GRIFFIN (breaking the fourth wall)
GameStop was a circus. A few hedge funds got burned by retail traders on the internet, and suddenly I'm testifying before Congress as if I personally caused the problem. Citadel Securities executed trades. That is what we do. We execute trades. The conspiracy theories were absurd. But in the age of social media, absurdity travels faster than truth.
CUT TO:
FOUR
THE COLLECTOR
INT. SOTHEBY'S AUCTION HOUSE, NEW YORK - NIGHT (2021)
A hushed auction room. GRIFFIN sits in the front row. On the podium: a first-edition copy of the United States Constitution, one of thirteen known to exist. Bidding is intense.
November 2021. Ken Griffin outbids a DAO (Decentralized Autonomous Organization) of 17,000 cryptocurrency enthusiasts to buy a first-edition copy of the U.S. Constitution for $43.2 million.
AUCTIONEER
Forty-three million. Do I hear forty-three million two hundred thousand? Sold! To the gentleman in the front row.
GRIFFIN nods slightly. No celebration. The crypto crowd on Twitter erupts in fury.
GRIFFIN
(to an aide, quietly)
It's going to the Crystal Bridges Museum in Arkansas. On loan. The Constitution belongs to the public. Not to a DAO, whatever that is.
EXT. STAR ISLAND, MIAMI - EVENING (2022)
An aerial shot of Star Island, Miami. GRIFFIN's newly acquired estate stretches across the waterfront. He stands on a terrace overlooking Biscayne Bay. The Miami skyline glows behind him.
2022. Ken Griffin buys the most expensive home in Florida for $107 million, plus an additional $150 million in adjacent properties. He has relocated Citadel's headquarters from Chicago to Miami, reshaping the city's financial identity.
GRIFFIN
(on the phone)
I left Chicago because the city failed. Failed on crime, failed on schools, failed on business climate. I donated four hundred million dollars to Chicago institutions. I tried. But at some point, you stop trying to fix a city that doesn't want to be fixed. Miami wants to be the future. I want to be part of that future.
INT. CITADEL HEADQUARTERS, MIAMI - MAIN FLOOR - DAY (2024)

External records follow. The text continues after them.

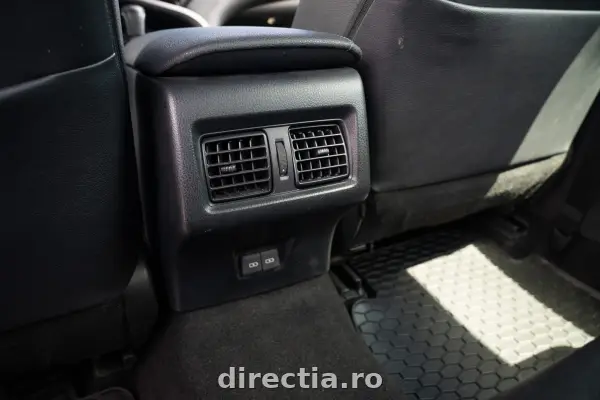 Poza anunț 30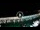 Webcam in Castro Marina, 6.6 mi away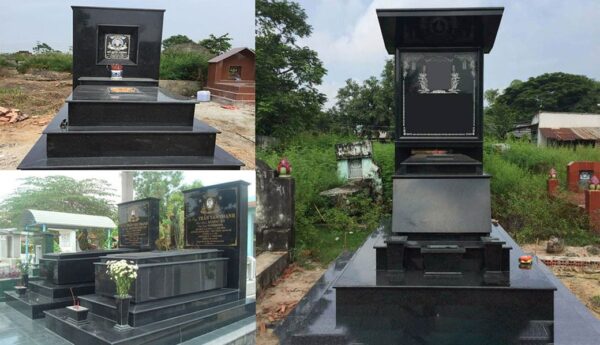 Thiết Kế Lăng Mộ Bằng Đá Hoa Cương Thiet-Ke-Lang-Mo-Da-Hoa-Cuong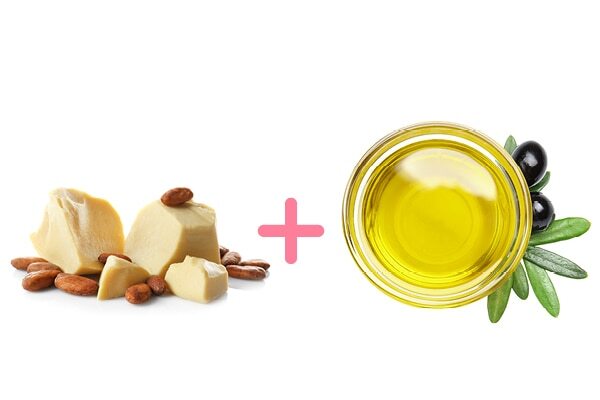 Face Packs for Winter to Nourish Your Skin: Full Guide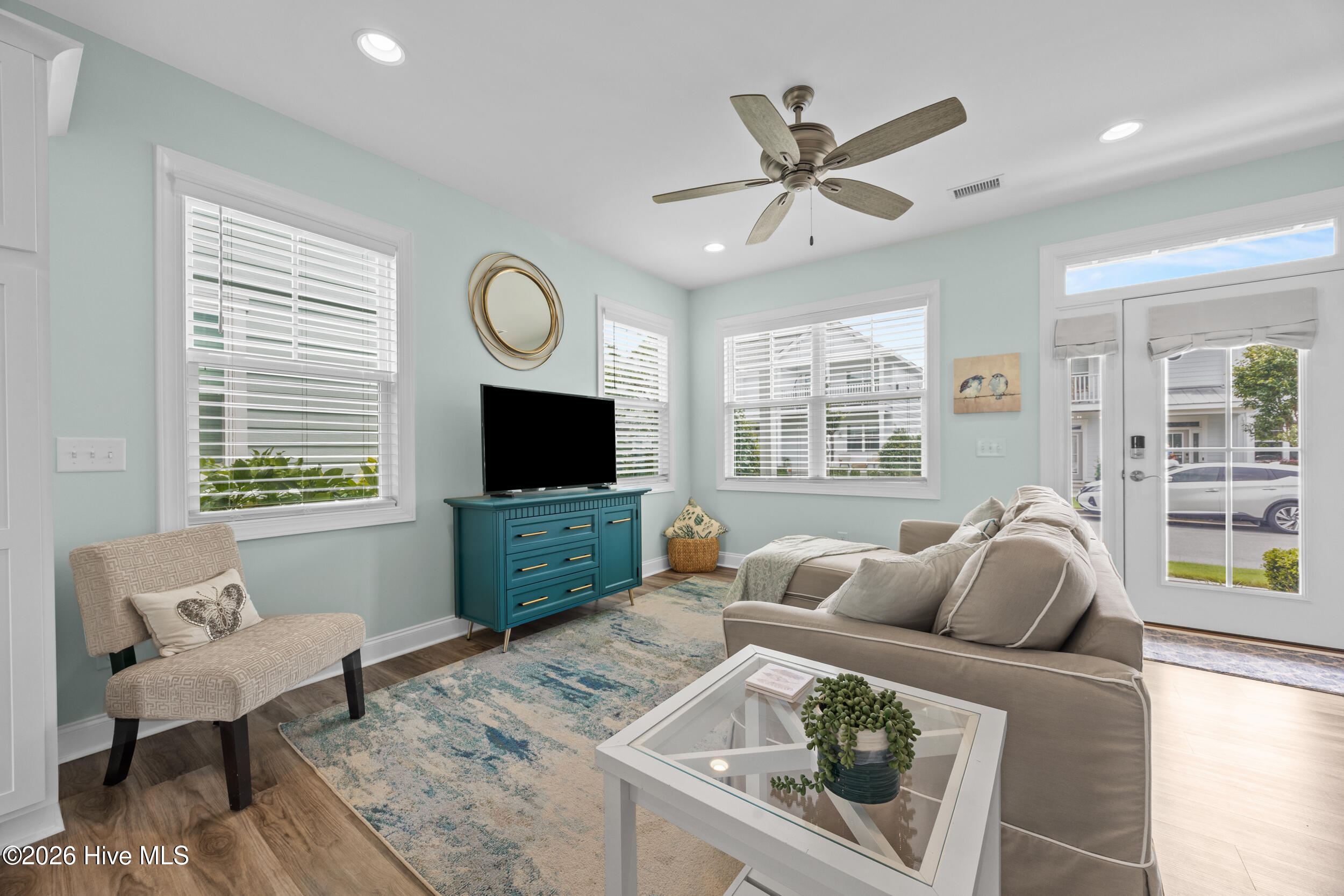4410 Indigo Slate Way Property Photo 4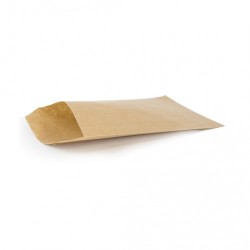 BOLSAS DE PAPEL KRAFT PRYSE...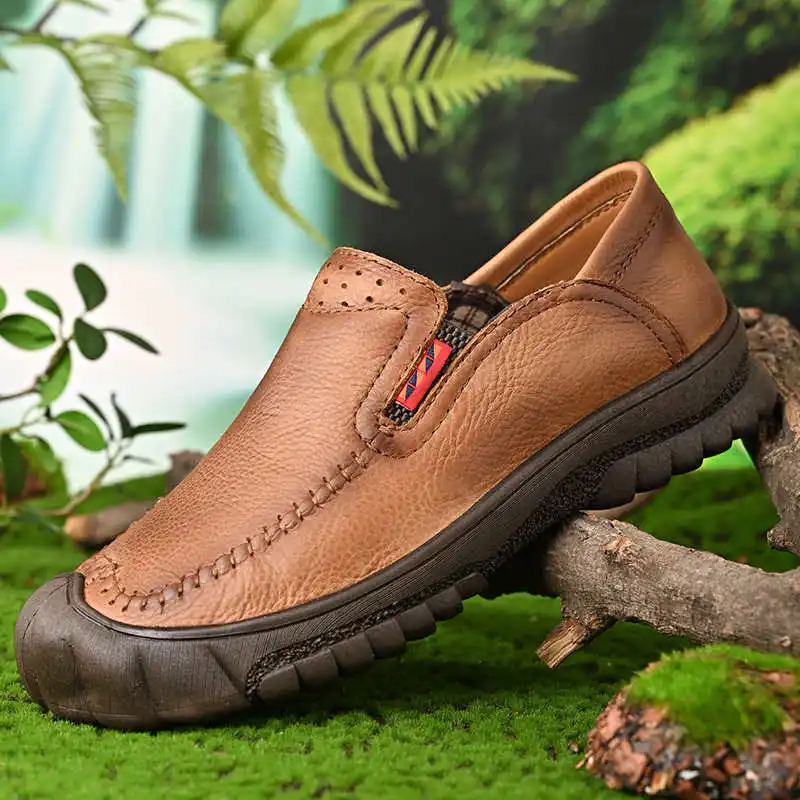 أحذية رياضية شتوية للرجال سهلة الارتداء 47 أحذية خفيفة بدون كعب أحذية تزلج كلاسيكية للمراهقين مصنوعة يدويًا منخفضة التكلفة أحذية مختلفة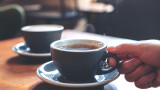  Защо скоро ще би трябвало да плащате повече за утринната си чаша кафе? 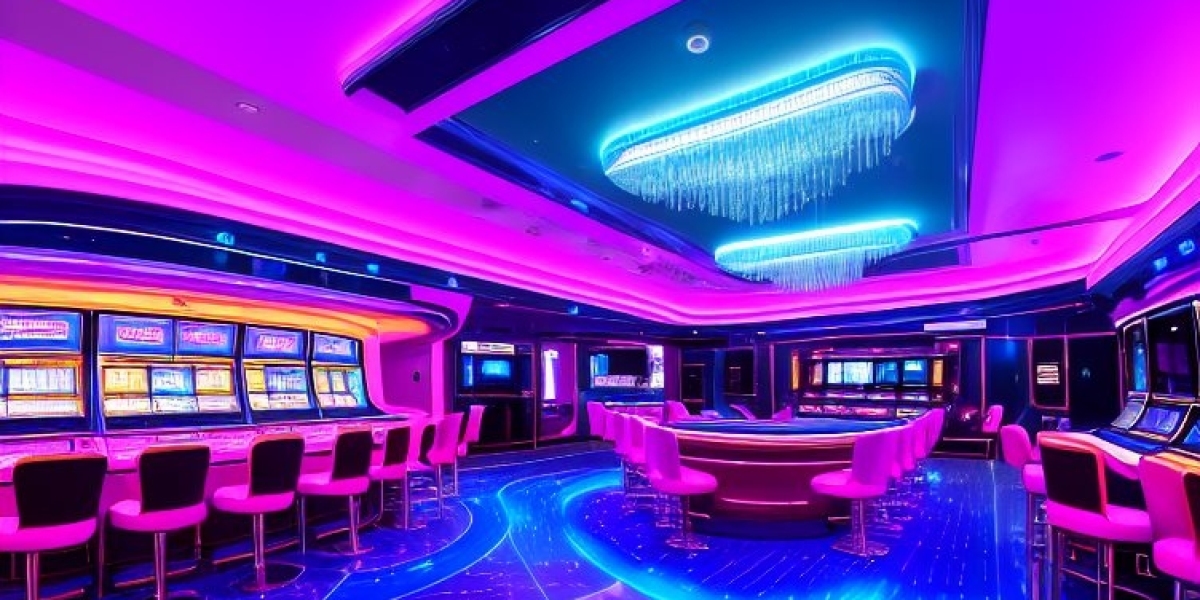 Engaging in aviator game Currently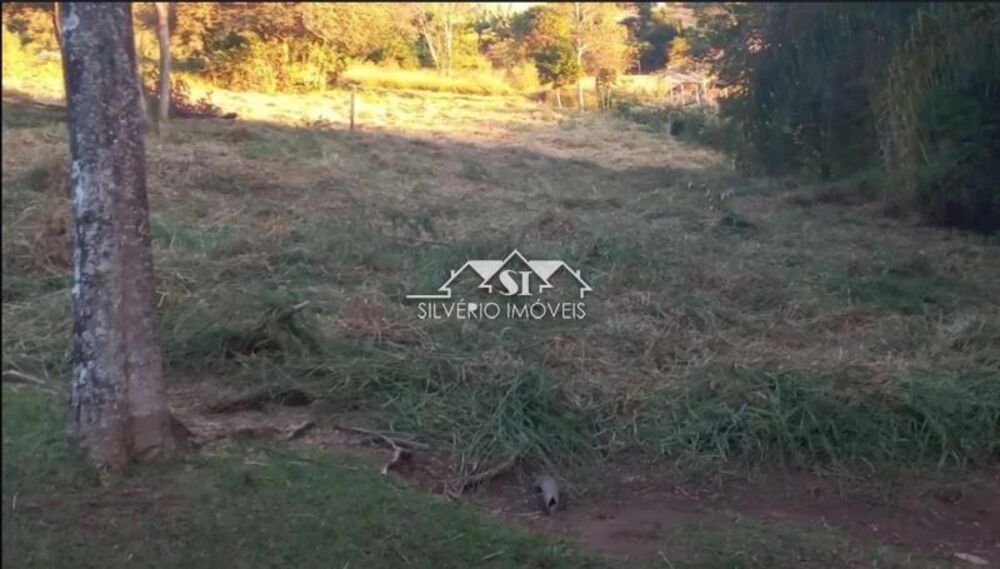 Terreno, 4020 m² - Foto 5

A gleaming new headquarters. Floor-to-ceiling glass. Views of the ocean. GRIFFIN, 55, walks through his empire. Traders work at state-of-the-art terminals. The scale is immense.
2024. Citadel the hedge fund manages over $60 billion and returns 15.3% for the year. Citadel Securities executes roughly 25% of all U.S. equity volume. Ken Griffin's net worth exceeds $35 billion.
ZHAO
Ken, we processed eight billion dollars in trades today. A new record.
GRIFFIN
Eight billion today. Ten billion tomorrow. The market never stops. We never stop. Speed, precision, discipline. Those are the only three words that matter in this building.
EXT. MIAMI SKYLINE - SUNSET (PRESENT DAY)
The Miami skyline at sunset. Cranes building new towers. Yachts in the harbor. The city transformed by new money and new ambition. Somewhere in this city, the most powerful man in American finance watches the markets close for the day.
GRIFFIN (breaking the fourth wall)
I started in a dorm room with a satellite dish and a conviction that markets could be understood mathematically. Thirty-five years later, Citadel is the largest hedge fund in the world and Citadel Securities is the backbone of the American equity market. People call me a market maker. I prefer to think of myself as a problem solver. Every trade is a problem. Every microsecond is a competition. I have spent my entire life competing. And I have no intention of stopping.
FADE TO BLACK.
Ken Griffin is the founder and CEO of Citadel LLC and Citadel Securities. He has donated over $1.5 billion to education, healthcare, and the arts, including $400 million to Harvard, $150 million to the Field Museum, and the record-setting purchase of the U.S. Constitution. Citadel Securities executes approximately 25% of all U.S. equities trading volume. He lives in Miami.